New low in US housing starts - jobs picture worsening
By Paul Ferley
RBC Economics Research
Thursday, July 24, 2008
Sales of existing homes fell more than expected (down 2.6% month-over-month compared to the consensus call for a 1% decline) to 4.86 million units, a marginal new low in the time series, which goes back to 1999. The series had stabilized in the 4.89-5.03 million range since late 2007.
The weakness in sales was concentrated in the single-family component, which dropped 3.2% in the month. This more than offset a rise of 1.7% in the multiples component. The median sales price increased in the month by 3.5%, although it continued to decline by 6.1% on a year-over-year basis. This annual rate does represent some easing from a recent trough of 8.5% recorded in April.

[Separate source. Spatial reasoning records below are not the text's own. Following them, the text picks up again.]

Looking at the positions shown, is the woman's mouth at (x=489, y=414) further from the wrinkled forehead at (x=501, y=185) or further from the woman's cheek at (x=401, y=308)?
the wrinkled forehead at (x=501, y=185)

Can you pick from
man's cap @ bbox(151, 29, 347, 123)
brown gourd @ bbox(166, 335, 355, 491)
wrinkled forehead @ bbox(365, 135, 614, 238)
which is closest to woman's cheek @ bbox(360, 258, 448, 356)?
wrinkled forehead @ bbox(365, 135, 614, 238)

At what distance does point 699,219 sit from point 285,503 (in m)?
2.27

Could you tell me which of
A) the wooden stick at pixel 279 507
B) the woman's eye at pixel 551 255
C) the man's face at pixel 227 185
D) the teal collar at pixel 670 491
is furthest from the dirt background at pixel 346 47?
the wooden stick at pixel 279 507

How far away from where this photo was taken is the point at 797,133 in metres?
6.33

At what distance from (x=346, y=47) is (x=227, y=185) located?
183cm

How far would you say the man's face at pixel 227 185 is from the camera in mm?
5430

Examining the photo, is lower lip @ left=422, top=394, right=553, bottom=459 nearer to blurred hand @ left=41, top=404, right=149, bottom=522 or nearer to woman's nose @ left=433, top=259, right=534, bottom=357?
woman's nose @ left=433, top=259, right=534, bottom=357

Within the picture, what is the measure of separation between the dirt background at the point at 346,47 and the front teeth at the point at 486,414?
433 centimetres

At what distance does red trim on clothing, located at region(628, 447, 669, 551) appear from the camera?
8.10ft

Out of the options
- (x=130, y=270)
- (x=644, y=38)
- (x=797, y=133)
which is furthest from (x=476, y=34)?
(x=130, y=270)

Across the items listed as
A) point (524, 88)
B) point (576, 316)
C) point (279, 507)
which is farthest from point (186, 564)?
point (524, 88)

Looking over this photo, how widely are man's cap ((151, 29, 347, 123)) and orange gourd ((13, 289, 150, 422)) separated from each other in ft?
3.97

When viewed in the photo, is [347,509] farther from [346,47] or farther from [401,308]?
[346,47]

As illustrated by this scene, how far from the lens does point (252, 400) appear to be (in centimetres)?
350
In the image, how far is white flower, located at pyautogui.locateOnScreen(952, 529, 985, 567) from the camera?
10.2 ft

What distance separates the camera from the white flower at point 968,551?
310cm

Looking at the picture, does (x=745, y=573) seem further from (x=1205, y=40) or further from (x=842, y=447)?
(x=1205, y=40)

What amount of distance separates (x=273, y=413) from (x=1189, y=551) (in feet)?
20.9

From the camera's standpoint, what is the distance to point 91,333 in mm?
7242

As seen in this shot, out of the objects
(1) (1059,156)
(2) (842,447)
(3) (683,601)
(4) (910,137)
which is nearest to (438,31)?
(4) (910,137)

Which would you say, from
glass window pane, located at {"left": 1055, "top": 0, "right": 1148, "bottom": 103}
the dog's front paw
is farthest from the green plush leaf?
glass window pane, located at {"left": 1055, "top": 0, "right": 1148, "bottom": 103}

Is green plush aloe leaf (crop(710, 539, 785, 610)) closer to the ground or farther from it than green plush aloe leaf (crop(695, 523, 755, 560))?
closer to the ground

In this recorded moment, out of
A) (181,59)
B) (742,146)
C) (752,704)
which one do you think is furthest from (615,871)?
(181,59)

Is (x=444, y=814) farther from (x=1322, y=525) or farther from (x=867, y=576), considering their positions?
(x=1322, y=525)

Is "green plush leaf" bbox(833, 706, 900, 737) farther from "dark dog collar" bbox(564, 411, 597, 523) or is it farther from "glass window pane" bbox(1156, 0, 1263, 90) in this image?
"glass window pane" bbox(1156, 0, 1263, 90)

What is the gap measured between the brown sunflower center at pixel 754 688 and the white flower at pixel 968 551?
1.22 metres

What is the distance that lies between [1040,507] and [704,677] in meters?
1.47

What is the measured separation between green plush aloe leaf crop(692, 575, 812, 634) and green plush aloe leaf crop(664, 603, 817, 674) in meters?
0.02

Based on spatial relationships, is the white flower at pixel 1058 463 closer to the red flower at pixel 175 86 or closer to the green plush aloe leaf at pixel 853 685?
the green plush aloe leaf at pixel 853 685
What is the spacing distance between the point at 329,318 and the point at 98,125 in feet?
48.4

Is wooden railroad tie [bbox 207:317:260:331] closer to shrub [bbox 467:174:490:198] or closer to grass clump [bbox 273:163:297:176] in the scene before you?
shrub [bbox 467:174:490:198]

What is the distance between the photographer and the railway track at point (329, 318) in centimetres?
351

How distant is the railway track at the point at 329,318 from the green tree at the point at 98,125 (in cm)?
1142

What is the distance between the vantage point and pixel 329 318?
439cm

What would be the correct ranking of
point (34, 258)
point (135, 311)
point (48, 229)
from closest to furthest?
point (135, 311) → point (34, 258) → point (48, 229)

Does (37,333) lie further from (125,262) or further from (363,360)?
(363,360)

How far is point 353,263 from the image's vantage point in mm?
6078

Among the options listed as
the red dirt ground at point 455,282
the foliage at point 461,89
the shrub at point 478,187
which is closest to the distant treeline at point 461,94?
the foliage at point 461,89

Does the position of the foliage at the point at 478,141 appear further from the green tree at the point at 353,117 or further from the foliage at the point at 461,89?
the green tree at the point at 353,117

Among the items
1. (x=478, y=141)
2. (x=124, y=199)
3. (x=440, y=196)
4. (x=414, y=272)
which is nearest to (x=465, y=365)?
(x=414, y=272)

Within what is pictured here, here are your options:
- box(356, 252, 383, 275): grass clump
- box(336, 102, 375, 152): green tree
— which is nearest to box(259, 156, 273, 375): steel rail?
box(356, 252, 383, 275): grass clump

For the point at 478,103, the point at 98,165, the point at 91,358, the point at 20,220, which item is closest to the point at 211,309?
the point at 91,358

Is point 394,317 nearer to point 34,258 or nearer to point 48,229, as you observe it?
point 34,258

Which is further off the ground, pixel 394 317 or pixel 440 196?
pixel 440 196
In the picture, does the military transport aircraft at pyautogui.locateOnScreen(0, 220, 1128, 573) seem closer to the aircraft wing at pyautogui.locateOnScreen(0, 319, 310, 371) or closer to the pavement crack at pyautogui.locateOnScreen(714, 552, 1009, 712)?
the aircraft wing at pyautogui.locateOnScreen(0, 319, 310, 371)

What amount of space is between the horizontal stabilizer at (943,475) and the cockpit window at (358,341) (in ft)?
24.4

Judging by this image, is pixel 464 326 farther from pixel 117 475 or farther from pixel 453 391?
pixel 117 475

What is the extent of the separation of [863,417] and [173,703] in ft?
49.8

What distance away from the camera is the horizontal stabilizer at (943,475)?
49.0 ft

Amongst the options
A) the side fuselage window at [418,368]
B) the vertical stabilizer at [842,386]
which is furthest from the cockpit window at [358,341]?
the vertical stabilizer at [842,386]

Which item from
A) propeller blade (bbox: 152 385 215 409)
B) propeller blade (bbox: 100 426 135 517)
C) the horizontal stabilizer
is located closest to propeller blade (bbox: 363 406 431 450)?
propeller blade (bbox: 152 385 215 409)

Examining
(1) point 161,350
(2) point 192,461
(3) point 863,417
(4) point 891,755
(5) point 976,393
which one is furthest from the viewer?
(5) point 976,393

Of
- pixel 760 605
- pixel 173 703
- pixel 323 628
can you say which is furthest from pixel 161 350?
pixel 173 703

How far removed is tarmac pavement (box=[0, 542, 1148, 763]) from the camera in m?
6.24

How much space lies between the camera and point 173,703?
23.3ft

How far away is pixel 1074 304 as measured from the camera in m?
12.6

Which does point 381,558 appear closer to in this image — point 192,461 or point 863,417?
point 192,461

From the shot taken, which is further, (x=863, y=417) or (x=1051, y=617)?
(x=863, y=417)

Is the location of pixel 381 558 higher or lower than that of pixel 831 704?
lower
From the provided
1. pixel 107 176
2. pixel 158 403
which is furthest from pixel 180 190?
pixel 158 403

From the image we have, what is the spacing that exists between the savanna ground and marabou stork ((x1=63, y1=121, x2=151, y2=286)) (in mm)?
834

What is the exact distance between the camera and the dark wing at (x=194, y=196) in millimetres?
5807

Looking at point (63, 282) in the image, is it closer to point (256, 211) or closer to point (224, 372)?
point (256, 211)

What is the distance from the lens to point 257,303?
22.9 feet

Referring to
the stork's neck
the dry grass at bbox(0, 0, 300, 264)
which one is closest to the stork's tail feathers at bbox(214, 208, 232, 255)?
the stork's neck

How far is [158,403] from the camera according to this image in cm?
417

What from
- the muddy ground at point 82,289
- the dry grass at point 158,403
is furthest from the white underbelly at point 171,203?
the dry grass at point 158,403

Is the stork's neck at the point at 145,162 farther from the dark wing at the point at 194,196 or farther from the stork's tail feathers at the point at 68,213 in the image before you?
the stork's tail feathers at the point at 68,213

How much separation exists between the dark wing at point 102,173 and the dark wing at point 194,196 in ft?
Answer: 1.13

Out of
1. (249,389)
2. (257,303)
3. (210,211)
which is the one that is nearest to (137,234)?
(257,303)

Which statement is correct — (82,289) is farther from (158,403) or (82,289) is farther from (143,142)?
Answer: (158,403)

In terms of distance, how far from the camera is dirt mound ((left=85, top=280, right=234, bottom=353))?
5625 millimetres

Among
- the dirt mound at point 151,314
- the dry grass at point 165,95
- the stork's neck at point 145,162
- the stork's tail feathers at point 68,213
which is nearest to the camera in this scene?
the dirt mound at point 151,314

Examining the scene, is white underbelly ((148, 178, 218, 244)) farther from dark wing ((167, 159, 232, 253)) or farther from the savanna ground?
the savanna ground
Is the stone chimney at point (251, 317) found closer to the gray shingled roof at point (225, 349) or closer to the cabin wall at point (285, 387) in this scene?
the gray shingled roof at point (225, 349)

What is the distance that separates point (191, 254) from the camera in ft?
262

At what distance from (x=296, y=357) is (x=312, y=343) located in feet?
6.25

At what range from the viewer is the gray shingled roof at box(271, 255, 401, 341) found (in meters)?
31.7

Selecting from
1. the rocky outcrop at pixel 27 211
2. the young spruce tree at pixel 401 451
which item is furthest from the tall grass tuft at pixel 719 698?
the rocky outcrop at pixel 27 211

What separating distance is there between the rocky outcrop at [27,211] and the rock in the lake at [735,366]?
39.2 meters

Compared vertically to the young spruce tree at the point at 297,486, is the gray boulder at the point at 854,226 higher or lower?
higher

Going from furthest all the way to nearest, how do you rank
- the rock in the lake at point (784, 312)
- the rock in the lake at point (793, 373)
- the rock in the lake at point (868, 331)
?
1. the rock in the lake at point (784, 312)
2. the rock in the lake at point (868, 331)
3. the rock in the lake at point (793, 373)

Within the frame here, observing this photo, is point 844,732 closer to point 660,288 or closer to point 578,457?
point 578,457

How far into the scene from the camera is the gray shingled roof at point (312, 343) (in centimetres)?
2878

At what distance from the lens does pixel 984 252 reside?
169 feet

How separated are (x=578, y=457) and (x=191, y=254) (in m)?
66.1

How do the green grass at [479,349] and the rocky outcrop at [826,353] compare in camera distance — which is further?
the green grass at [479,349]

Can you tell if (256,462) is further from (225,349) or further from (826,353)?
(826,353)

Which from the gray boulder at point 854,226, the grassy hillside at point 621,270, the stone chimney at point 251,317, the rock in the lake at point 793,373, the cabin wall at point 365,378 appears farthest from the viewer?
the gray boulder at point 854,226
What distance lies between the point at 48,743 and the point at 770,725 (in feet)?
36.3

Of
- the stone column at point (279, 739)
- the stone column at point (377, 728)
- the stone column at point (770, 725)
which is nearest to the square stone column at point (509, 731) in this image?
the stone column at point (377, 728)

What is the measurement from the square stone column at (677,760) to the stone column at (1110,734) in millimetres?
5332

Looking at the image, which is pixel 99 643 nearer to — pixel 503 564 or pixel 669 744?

The news on inventories was not encouraging with the number of unsold hold inching up 0.2%. With sales activity dropping in June, the inventory of unsold homes as measured in terms of months' supply moved up to 11.1 from 10.8 in May and only slightly below the recent record peak of 11.2 in April.
Sales activity fell 0.8% through the second quarter, matching the 0.9% drop in the first quarter, although this represented a marked easing from the average quarterly decline of almost 8% that prevailed during the last three quarters of 2007.
This provides some tentative signs that a floor is possibly forming in sales activity. However, inventories remain close historically high levels. As a result, construction activity will likely continue to be cut back to help work down the stock of unsold homes. Thus, we expect that residential investment will likely continue to be a drag on overall GDP growth. This factor weighs in favour of the Fed holding interest rates unchanged despite concerns about inflation pressures building in the system.
U.S. jobs picture worsening
Initial jobless claims spiked to 406,000 for the week ended July 19, a high since March. Although July prints do tend to be somewhat volatile due to plant retooling, this print appears to represent a true worsening of the jobs picture.
Michigan and Kentucky actually reported declines in initial claims due to fewer auto industry layoffs. In contrast, claims in other states such as South Carolina, North Carolina, Georgia and Tennessee stemmed from layoffs in manufacturing, textiles and other goods-producing industries, while California experienced layoffs in the service industry and New York experienced layoffs in construction, transportation and public administration.
The Bureau of Labor Statistics reported yesterday that employers had taken 1,643 "mass layoff" actions that resulted in 165,697 unemployment insurance filings, the highest level of such activity since 2003.
Consequently, the spike in claims appears due less to seasonal volatility and more to the economic slowdown. This provides more support for the notion that U.S. consumers are stretched and weakening and that, as the tax rebate spending wears off, retail sales and consumption will sag.